Client interviews are the bread and butter of many media relations experts. However, PR advisors don’t always manage to get the best out of such reputation management opportunities.
Of course, the ultimate aim of an interview is an impeccable story in a leading media outlet. But there is more to it, such as client education and building a truly helpful and trusted relationship with the reporter. The easiest way to do that is to record the interview itself. Here are five reasons why a PR advisor should always record a client interview:
- Back it up. If the reporter’s recorder fails, runs out of battery or gets spilled over during lunch and the record is accidentally lost, you always have a safe back-up that can help the reporter go through the talk after the meeting is over.
- Patterns of speech. When somebody listens to himself after an interview and realizes how many times he says “aaaaah” during the talk, it can be a great incentive to review his public speaking skills and improve those patterns of speech that might not always be in his best interest.
- Length. When a person realizes that she answered with a 5-minute discourse to a simple question, it can also be a consistent signal to encourage the person to speak shorter and thus be more helpful to the reporter.
- Accuracy. When a reporter is asking you afterwards about the name of a certain place or person you mentioned during the talk, you can always get back to your own record and remember exactly what you tried to say at that given moment.
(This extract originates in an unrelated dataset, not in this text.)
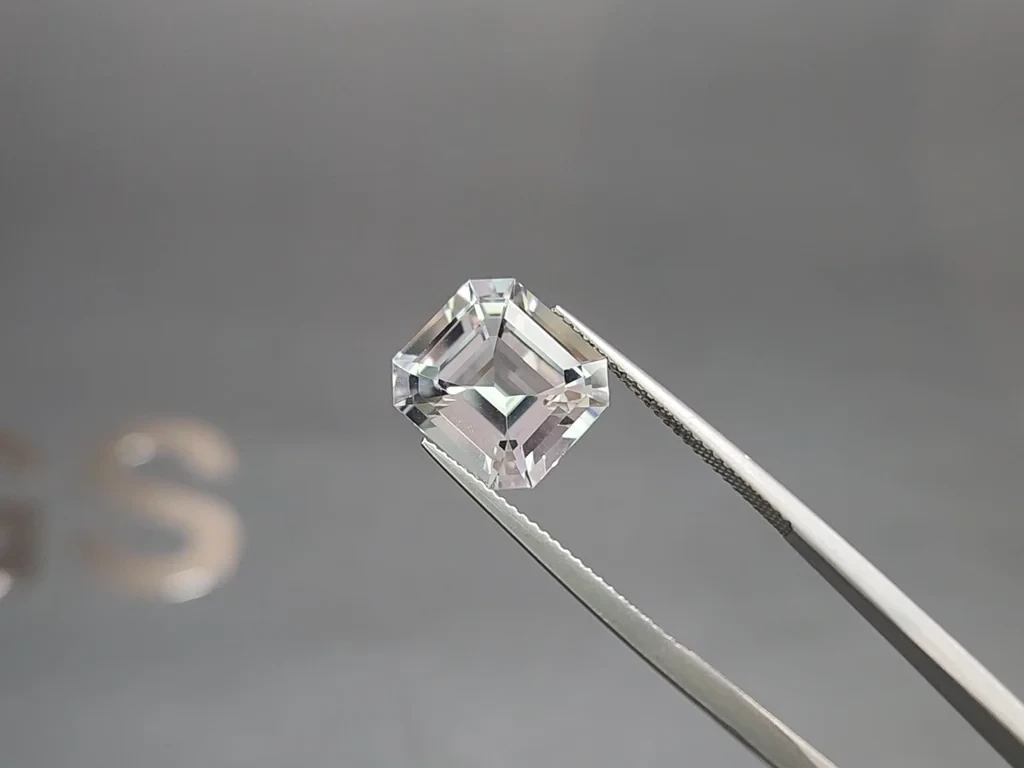 Kunzite light green octagon cut 7.13 carats, Pakistan Image №3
- Security. If your words are published in a erroneous way or misinterpreted, you have a powerful tool to back up your claim for a subsequent correction.
Reporters are not very keen of PR advisors who record interviews because they tend to take it as an unnecessary control mechanism. Instead, it would be good to understand that for a responsible PR advisor recording a client’s interview can be an opportunity to train the client AND to support the reporter in case something goes very wrong. At the end of the day it’s a triple-win situation, so why not going for it during future interviews?